У меня от неожиданности даже сердце екнуло. А потом я подумал: "Как Неля может передавать мне этакое? Именно Неля". Это первая мысль. За ней другая: "А почему же, собственно, нет? Кто она мне? Что стоит между нами? Мной и ей? Ей и Катей, Катей, Нелей и мной?" Но, очевидно, все-таки что-то стояло, потому что я почувствовал, что покраснел, и, ничего не расспрашивая, буркнул:
– Спасибо, – да и пошел.
– Только слушай, ты сейчас иди! – крикнула она мне вдогонку. И я не почувствовал в ее голосе никакой скованности. – А то не застанешь, она вечером в город собирается.
Тогда я остановился и спросил:
– А где ты ее видела?
– Да они ведь через забор от нас живут, – улыбнулась Неля. – Я вышла, а она и говорит: "Если пойдете на пруд, скажите, чтоб обязательно зашел. Только я вечером в театр уеду, так что до пяти".
– Ладно, – снова буркнул я и опять было пошел, но вдруг совершенно неожиданно для себя обернулся и сказал: – Скажешь, что меня не видела, поняла?
Она так замешкалась, что даже цветы уронила, посмотрела на меня удивленно и сказала, спадая с голоса:
– Хорошо, скажу.
А я повернулся и зло, откровенно прямо пошел через сад на дачу Гориновых.
Она сидела за столом в саду, шпилькой чистила вишни, пальцы у нее были багровые, и выше локтя на мякоти руки виднелись острые кровавые брызги. На ней было жемчужно-серое платье с короткими рукавами.
Когда я подошел, она посмотрела и не улыбнулась.
– Садитесь, – сказала она сдержанно. – Поставьте эту корзину на стол и садитесь!
Я сел. Она ловко дочистила вишню и швырнула ее в медный таз.
– Вы очень нехорошо поступили со мной, – сказала она.
Я пробормотал какую-то невнятицу.
– Подглядывать вообще нехорошо, а в таких случаях уже совсем не годится.
– Я собирал ландыши, – пробормотал я очень жалко.

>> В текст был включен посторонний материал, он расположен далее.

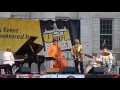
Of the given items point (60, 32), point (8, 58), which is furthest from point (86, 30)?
point (8, 58)

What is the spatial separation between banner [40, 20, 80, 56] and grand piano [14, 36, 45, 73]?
45.6 inches

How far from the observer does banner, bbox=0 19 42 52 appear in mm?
25078

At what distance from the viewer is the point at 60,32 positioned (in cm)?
2531

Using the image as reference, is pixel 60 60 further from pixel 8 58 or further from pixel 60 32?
pixel 8 58

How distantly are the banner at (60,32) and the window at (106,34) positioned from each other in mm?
3496

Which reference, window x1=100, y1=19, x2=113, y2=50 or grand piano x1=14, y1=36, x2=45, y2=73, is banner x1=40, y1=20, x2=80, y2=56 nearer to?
grand piano x1=14, y1=36, x2=45, y2=73

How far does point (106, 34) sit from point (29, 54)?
276 inches

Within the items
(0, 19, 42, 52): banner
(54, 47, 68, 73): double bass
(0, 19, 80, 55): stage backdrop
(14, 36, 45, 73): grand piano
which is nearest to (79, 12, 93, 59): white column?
(0, 19, 80, 55): stage backdrop

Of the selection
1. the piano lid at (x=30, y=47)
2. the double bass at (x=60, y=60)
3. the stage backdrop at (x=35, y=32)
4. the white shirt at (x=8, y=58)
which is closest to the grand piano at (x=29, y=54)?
the piano lid at (x=30, y=47)

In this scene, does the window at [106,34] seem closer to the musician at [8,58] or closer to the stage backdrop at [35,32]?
the stage backdrop at [35,32]
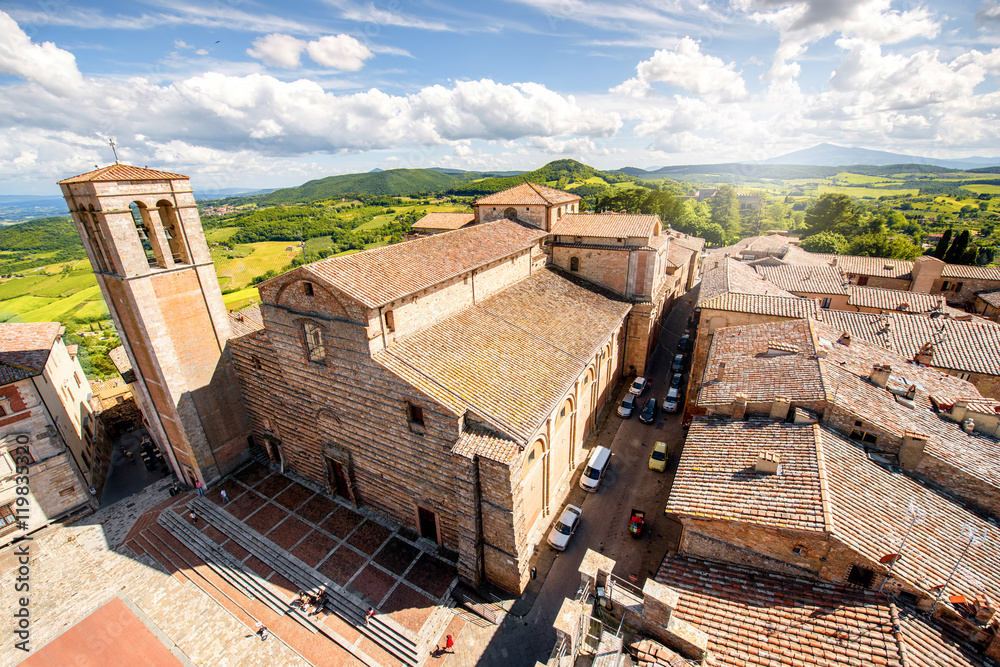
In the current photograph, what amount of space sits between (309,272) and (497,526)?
11855 mm

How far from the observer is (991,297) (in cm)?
3741

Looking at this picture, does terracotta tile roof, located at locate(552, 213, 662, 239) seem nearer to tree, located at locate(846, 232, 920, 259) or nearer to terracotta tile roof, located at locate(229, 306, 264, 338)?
terracotta tile roof, located at locate(229, 306, 264, 338)

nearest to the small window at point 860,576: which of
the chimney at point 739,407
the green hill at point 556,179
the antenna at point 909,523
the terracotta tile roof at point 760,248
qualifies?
the antenna at point 909,523

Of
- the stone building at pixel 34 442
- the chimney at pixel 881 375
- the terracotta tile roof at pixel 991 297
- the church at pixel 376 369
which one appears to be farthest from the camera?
the terracotta tile roof at pixel 991 297

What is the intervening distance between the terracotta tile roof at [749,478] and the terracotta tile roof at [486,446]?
211 inches

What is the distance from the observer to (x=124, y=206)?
17500mm

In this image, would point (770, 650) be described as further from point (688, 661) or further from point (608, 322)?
point (608, 322)

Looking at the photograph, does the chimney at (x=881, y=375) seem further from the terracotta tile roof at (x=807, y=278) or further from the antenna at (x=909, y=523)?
the terracotta tile roof at (x=807, y=278)

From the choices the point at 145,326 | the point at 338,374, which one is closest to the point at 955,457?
the point at 338,374

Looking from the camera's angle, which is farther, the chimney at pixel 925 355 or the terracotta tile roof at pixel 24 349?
the chimney at pixel 925 355

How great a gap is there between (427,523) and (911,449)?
18234 millimetres

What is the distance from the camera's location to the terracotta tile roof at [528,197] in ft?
103

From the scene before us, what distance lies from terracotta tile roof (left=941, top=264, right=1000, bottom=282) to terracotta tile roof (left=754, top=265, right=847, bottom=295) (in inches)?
457

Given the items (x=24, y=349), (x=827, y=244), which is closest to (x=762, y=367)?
(x=24, y=349)
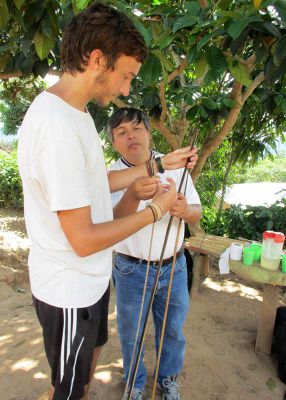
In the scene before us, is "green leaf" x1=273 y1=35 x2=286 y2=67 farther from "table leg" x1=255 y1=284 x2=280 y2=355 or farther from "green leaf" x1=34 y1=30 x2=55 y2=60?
"table leg" x1=255 y1=284 x2=280 y2=355

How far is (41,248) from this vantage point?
1186 mm

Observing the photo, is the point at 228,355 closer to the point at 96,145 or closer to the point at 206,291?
the point at 206,291

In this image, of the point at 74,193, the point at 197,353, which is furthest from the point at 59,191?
the point at 197,353

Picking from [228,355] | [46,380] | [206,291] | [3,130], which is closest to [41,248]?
[46,380]

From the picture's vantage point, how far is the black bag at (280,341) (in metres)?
2.52

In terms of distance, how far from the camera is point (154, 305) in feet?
6.72

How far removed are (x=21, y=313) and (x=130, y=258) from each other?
2111 millimetres

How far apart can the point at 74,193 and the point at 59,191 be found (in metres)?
0.04

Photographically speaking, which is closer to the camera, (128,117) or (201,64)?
(201,64)

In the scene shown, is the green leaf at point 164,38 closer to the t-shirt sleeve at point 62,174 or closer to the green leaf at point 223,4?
the green leaf at point 223,4

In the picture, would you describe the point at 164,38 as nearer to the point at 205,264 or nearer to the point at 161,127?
the point at 161,127

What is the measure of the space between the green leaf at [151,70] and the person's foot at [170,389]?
176 centimetres

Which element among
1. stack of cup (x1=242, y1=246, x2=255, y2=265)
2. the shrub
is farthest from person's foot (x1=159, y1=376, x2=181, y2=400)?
the shrub

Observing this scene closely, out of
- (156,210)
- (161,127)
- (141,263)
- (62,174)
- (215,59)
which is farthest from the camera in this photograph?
(161,127)
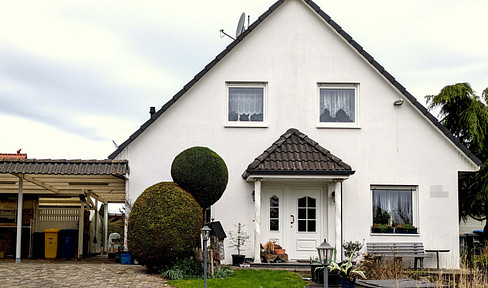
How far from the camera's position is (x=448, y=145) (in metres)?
16.7

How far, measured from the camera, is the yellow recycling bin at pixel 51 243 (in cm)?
1822

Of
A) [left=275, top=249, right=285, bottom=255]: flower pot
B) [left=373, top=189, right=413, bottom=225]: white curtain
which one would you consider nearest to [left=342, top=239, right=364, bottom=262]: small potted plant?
[left=373, top=189, right=413, bottom=225]: white curtain

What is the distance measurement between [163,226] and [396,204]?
735cm

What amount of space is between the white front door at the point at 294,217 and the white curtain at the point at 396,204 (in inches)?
62.2

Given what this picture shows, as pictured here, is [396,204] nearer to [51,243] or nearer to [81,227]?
[81,227]

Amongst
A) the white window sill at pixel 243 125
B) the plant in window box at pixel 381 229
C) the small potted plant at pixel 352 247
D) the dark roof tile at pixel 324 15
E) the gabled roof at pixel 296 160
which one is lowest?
the small potted plant at pixel 352 247

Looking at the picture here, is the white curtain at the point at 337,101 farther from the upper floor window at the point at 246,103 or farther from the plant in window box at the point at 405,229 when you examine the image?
the plant in window box at the point at 405,229

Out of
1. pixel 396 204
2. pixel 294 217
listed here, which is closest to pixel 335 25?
pixel 396 204

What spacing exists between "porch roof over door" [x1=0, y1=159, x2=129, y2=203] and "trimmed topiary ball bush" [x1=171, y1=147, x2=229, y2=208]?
2.27 metres

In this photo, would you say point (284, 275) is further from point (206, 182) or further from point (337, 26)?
point (337, 26)

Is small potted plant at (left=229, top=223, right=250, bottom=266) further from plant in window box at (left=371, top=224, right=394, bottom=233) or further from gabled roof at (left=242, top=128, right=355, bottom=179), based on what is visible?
plant in window box at (left=371, top=224, right=394, bottom=233)

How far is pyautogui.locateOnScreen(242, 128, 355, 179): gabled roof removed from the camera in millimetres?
15039

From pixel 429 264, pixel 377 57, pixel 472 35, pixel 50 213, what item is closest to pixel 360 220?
pixel 429 264

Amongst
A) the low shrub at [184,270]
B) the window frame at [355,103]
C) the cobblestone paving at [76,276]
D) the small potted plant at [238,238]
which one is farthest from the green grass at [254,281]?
the window frame at [355,103]
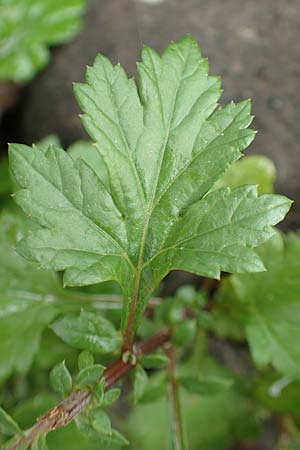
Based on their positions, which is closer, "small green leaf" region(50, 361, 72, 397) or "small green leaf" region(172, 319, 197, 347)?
"small green leaf" region(50, 361, 72, 397)

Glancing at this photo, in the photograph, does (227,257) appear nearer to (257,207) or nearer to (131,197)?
(257,207)

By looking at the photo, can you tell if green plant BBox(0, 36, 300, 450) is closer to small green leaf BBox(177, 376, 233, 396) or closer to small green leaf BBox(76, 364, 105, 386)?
small green leaf BBox(76, 364, 105, 386)

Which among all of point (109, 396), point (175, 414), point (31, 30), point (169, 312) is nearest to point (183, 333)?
point (169, 312)

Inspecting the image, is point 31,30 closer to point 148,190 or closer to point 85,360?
point 148,190

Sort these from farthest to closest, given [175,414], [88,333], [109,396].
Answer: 1. [175,414]
2. [88,333]
3. [109,396]

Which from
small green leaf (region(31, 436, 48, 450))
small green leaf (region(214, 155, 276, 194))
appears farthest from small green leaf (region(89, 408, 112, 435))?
small green leaf (region(214, 155, 276, 194))

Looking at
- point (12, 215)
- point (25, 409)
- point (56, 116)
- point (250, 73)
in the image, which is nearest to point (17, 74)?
point (56, 116)
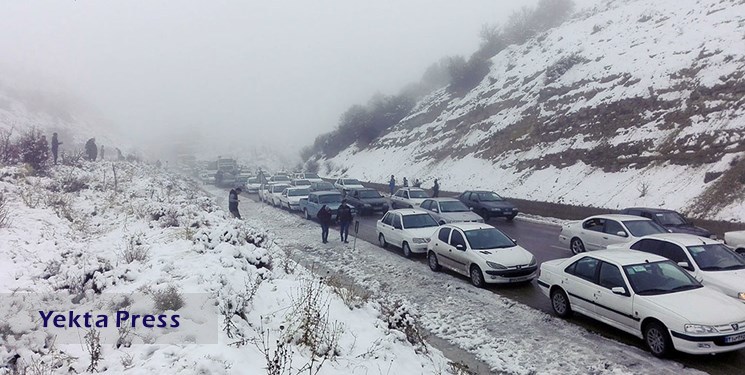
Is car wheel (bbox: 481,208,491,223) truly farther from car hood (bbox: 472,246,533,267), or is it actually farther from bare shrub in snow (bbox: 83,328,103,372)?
bare shrub in snow (bbox: 83,328,103,372)

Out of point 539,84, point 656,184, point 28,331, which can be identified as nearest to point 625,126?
point 656,184

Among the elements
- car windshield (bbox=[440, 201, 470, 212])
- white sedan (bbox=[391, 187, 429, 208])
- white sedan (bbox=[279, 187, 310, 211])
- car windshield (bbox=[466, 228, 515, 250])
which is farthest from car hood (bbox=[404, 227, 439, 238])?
white sedan (bbox=[279, 187, 310, 211])

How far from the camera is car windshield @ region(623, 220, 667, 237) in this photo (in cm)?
1265

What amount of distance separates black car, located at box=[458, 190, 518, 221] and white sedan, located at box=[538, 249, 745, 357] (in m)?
12.9

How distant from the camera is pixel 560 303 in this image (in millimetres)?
8836

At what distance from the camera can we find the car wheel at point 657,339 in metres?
6.66

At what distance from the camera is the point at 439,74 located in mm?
68250

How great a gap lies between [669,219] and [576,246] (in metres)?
3.30

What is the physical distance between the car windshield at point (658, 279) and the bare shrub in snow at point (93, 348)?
7.63 metres

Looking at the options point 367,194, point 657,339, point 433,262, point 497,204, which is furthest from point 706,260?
point 367,194

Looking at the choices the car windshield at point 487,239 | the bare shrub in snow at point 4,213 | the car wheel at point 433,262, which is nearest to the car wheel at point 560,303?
the car windshield at point 487,239

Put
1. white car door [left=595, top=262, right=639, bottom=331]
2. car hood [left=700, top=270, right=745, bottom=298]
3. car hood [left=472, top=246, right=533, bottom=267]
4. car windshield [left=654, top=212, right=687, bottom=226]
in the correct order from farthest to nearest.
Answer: car windshield [left=654, top=212, right=687, bottom=226] < car hood [left=472, top=246, right=533, bottom=267] < car hood [left=700, top=270, right=745, bottom=298] < white car door [left=595, top=262, right=639, bottom=331]

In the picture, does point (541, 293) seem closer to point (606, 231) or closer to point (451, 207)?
point (606, 231)

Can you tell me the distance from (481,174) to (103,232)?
90.9 feet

– Очень может быть, – согласилась она сухо и почти таким же тоном, какой я слышал от нее в лесу. – Но, увидев в лесу меня, вы должны были подойти ко мне или же, если не желали встречаться, уйти.
Она сказала "ко мне", а не "к нам", и это почему-то меня обрадовало.
– Простите! – пробормотал я. Она зачерпнула пригоршню вишен.
– Это хорошо, что вы не запираетесь, – похвалила она. – Видите, я ничего не сказала вашему дяде и даже сделала вид, что ничего не заметила, но... – Она заглянула мне в глаза. – Ведь вот, наверное, вам самим неприятно, правда?
Я кивнул головой.
– Ну конечно же! – Она помолчала. – Когда мне было двенадцать лет, проговорила она, слегка морща лоб, – я была так же любопытна, как вы, и подсмотрела то... ну, одним словом, то, что мне не полагалось видеть. – Она помолчала. – У вас нет старшей сестры? – спросила она вдруг. Я покачал головой.
– Вот и у меня не было старшей сестры, и мне было очень, очень нехорошо. Подождите, у вас плечо в паутине.
Она подошла, отряхнула меня ребром ладони и вдруг двумя прохладными, длинными пальцами взяла за виски, повернула к себе.